If you aren’t chronically online [like me], you may not have heard about all the issues with AI art. If you aren’t sure why it’s a bad thing, a quick synopsis is that for AI art to work, they have to steal artwork from human artists in order to mush things together to create what people are generating. It isn’t like they are taking from public domain works, and that is obscenely shitty, especially since of course corporations are cutting ties with human artists to use a machine that makes wonky ass hands and regurgitates soulless garbage made of art that was actually nice and had thought and composition behind it. It’s the art of equivalent of me writing a book by stealing good sentences from bestsellers. I mean, it’s a new book. Who cares where all the good sentences came from, especially if I changed the names, right? See how stupid it sounds when you change art to writing. We call that plagiarism. My advice for this is DO NOT FEED THE MACHINE. Don’t play with AI generators, don’t use those photo changer apps because they are AI also, and if you have Adobe or other art programs, double check that your settings are such that it isn’t stealing your data/files to feed to their AI machines.
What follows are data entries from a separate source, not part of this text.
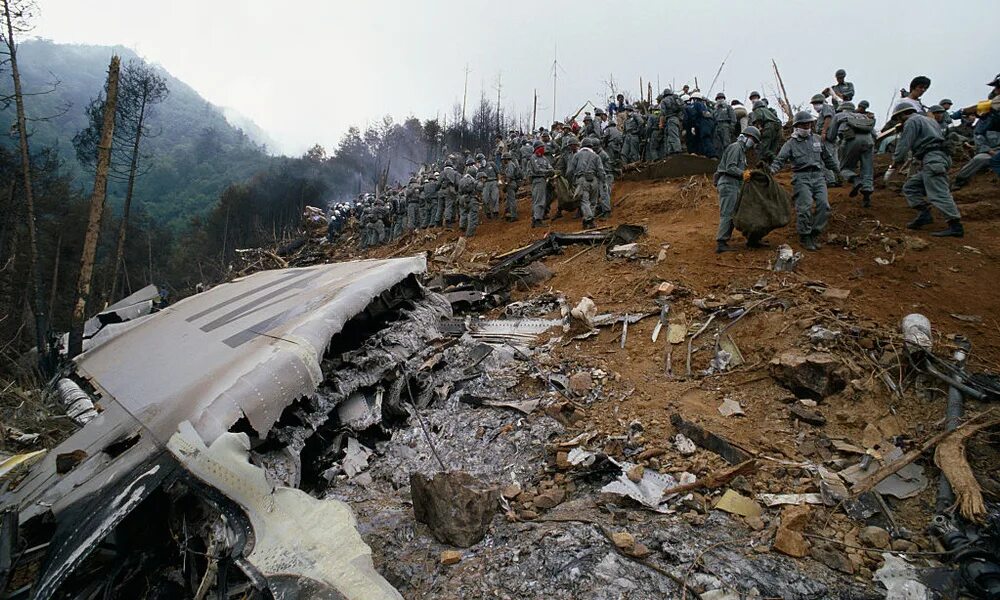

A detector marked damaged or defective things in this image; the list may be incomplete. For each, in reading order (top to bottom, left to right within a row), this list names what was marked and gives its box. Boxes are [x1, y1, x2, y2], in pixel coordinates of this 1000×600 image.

charred metal sheet [0, 258, 422, 524]
charred metal sheet [170, 422, 400, 600]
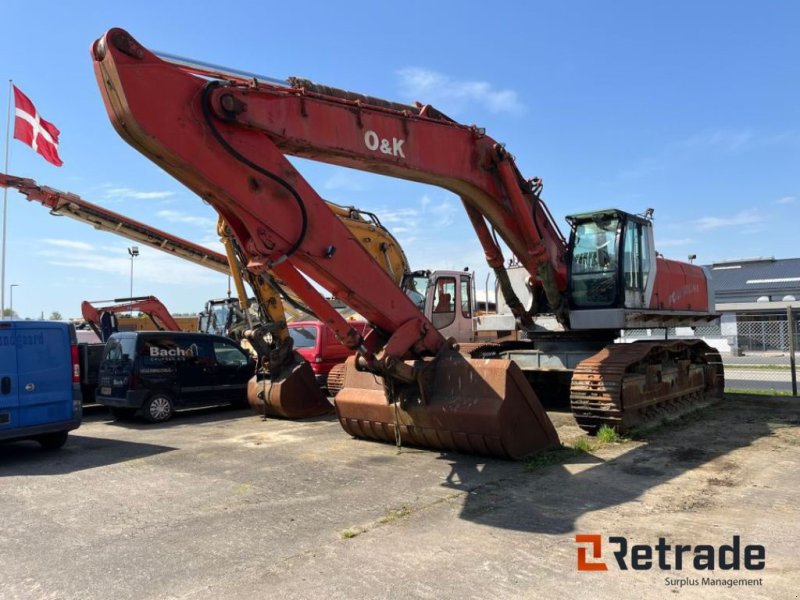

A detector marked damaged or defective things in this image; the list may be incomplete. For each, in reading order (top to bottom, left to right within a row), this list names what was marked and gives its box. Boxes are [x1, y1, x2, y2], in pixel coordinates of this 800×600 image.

rusty metal surface [244, 356, 332, 418]
rusty metal surface [334, 352, 560, 460]
rusty metal surface [568, 340, 724, 434]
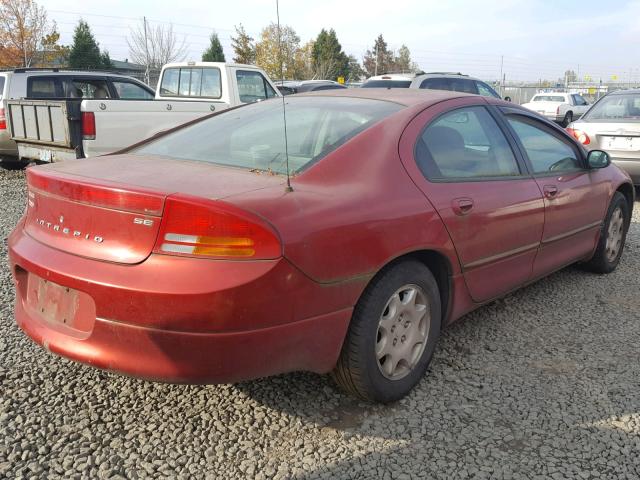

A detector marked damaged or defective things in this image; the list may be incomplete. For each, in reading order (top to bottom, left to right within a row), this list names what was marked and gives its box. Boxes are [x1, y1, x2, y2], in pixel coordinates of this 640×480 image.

cracked asphalt [0, 167, 636, 478]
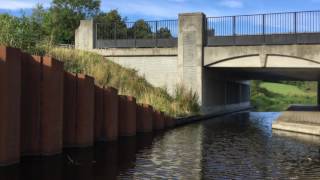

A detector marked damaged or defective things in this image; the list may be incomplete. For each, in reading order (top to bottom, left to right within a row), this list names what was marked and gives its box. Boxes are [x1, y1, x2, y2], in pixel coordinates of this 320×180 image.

rusted steel sheet pile wall [0, 46, 176, 166]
As someone who values equity and the arts/humanities, supporting AI goes against everything I stand for, and using it, even casually, spits in the face of every artist who works hard on their craft and is trying to make a living and those who spend hours on their art as a hobbiest. Yes, I will fight people over this. Go use AI to make a machine that will do my taxes and leave the creative stuff to human beings.

Anyway, this is not meant to be a rant about how gross AI art is, though I could spend a lot of time doing so. The reason why I bring this up is because one of my goals for this year is to get back into art, drawing, and crafting. I crocheted like a machine in 2020 (though, ironically machines cannot crochet as it’s too difficult), but I sort of burnt myself out on it. Last year, I had intended to do more art, but I ended up focusing on getting back into writing and really didn’t do anything besides my bullet journal spreads/doodles. That isn’t to say that isn’t art, but it wasn’t what I had intended to do.

All through middle and high school, I took art classes, to the point that in my senior year, I was in Portfolio Art (senior year, you took all of the art classes class) and Arts and Crafts (which was like ceramics, plastic canvas, basket weaving, etc). Art has played a pivotal part in my life, and during college, I wasn’t able to take any art classes because the vast majority conflicted with my science labs. In the fourteen years since I graduated high school, I have lost that muscle memory for art that isn’t craft-focused. My hope is that I can do more little pieces, play with the supplies I have, and just enjoy art as a process. Aka, not cry over my lost muscle memory and rage quit when it doesn’t go well. At first, I know my art will look terrible, and that’s fine. The whole point of doing this is to reawaken that side of me, enjoy the process, and work toward improving in a very loose, fun way.

Something I want to put out into the universe is that I would love to sell planner stickers one day. I absolutely adore sticker sheets of cute but mundane things, and there are more niche stickers I would love to have that don’t exist in shops in the US. Maybe one day I can make some fossil stickers or ones of amphoras and Grecian urns. We’ll see.

At this point, I have Posca acrylic paint markers, needle felting kits, plastic canvas kits, and Himi gouache sitting in my basement waiting for me to use them. I don’t know how much I’ll post about my art journey this year or how far I’ll get, but I hope you will join me in recapturing the childlike glee of making art.